Mental Health in Somaliland

Ella Rocker
Child & Adolescent Global Mental Health
3 min readOct 12, 2022

This semester, my working group and I have been collaborating with Fatumo Abdi Abdillahi, and a student panel of “mental health ambassadors” in Somaliland. Before I became a part of this group, I knew very little about Somaliland as a place, and nothing about the mental health of its people.

As an introduction to Somaliland, and the current mental health crisis that exists there, my group was given a comprehensive article Mental Health in Somaliland: a critical situation written by Fatumo and her colleagues (Edna Adan Ismail and Swaran P. Singh). I decided to write my review on this article, because I found that it really helped familiarize me with Somaliland as a place, and the people who live there.

This article seems to serve two purposes:

1 — to introduce global health communities to Somaliland

2 — a call to action to help them in their goal to assist Somaliland in developing mental health services, policies, infrastructure, capacity building for frontline workers, and delivery of mental healthcare that is patient centered and culturally aligned.

The article opens by orienting the reader with where Somaliland is in the world, and what it is — an independent nation on the horn of Africa that gained independence from Somalia after two civil wars that took place in the 80’s and 90’s. The authors make a point to clarify that, despite its current struggles, Somaliland is considered an African success story, as a nation that was able to independently initiate and sustain peace, democratic elections, and that provides sanctuary for people fleeing neighboring areas (Yemen, Syria, Ethiopia, and Somalia).

The reader is then brought through the determinants of the mental health disorders in the region. Meaning — the reason why so many people are struggling with mental disorders is better contextualized. The “why” is closely linked to the aforementioned civil wars, poverty, scarce resources, harsh droughts, and high use of a local amphetamine-based leaf called “khat,” and unemployment. There is also a significant amount of stigma associated with mental health in Somaliland because, culturally, mental health isn’t perceived as being on a spectrum, it’s an “either, or” situation. Either a person is “mad” or they are not. Because of that stigma, people suffering from a range of mental health disorders, as well as the professionals trying to help them, have been treated unfairly at best and abused at worse.

There are 5 mental health departments, all within hospitals, located in principal towns, with very few beds available for in-patient services. There are outpatient services available, but because Somaliland is so rural, it is difficult to assess and maintain contact with patients. This leads to high rates of relapse, and allows illnesses to progress. There is also a general lack of mental health professionals within the facilities that do exist, because of the same cultural stigma that people suffering from mental health issues face. That stigma leads to mental health professionals not being treated with the same respect as other healthcare professionals, as well as few opportunities for growth and career progression.

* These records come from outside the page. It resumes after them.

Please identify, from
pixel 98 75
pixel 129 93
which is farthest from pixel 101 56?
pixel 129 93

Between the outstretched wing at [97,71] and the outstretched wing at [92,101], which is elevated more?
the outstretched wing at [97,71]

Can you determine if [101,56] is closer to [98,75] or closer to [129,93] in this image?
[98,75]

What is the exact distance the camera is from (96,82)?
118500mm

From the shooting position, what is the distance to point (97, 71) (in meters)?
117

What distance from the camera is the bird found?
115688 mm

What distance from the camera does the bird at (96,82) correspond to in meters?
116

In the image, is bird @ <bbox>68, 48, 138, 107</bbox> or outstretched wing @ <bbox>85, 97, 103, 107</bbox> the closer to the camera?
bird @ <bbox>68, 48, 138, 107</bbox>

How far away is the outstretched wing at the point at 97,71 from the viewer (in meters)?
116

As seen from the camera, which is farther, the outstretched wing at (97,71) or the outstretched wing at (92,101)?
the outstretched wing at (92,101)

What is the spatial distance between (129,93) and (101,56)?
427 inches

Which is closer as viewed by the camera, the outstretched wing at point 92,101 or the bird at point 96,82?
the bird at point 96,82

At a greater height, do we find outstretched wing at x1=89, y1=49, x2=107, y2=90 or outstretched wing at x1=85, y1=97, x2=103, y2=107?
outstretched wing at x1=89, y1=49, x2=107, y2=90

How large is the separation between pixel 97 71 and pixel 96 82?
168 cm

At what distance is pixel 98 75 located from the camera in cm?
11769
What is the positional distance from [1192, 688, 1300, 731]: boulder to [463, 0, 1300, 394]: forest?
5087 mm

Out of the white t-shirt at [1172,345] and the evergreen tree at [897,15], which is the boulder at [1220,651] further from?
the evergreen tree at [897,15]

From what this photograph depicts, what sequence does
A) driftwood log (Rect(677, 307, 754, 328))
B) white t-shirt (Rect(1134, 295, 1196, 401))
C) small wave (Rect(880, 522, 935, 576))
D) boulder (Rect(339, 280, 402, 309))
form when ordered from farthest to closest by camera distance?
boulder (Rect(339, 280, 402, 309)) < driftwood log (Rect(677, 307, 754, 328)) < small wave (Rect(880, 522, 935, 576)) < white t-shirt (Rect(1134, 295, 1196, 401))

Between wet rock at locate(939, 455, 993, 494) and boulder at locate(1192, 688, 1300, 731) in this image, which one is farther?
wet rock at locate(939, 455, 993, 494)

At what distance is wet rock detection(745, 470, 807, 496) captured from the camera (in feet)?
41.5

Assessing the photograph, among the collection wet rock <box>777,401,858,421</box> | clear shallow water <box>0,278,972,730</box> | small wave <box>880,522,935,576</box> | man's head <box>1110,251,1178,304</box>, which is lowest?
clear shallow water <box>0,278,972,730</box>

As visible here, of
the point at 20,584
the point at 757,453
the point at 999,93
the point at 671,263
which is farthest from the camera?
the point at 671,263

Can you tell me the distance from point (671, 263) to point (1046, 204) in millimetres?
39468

As a result, a majority of mental health treatment either takes place un unregulated private facilities, or within the home, which is where instances of abuse most often occurs. This abuse may be verbal or emotional, but there have been many instances of physical abuse as well, including patients (including children) being chained for months or years at a time.

The article ends with a section entitled Moving Forward which underlines the ways to address and improve the current situation using an international, multidisciplinary approach, and determining meaningful ways to donate to the nation.

Overall, I think it was a great article that made an incredibly complicated situation accessible to the reader. It was concise, well researched, and is an important starting point for anyone interested in doing work with Somaliland.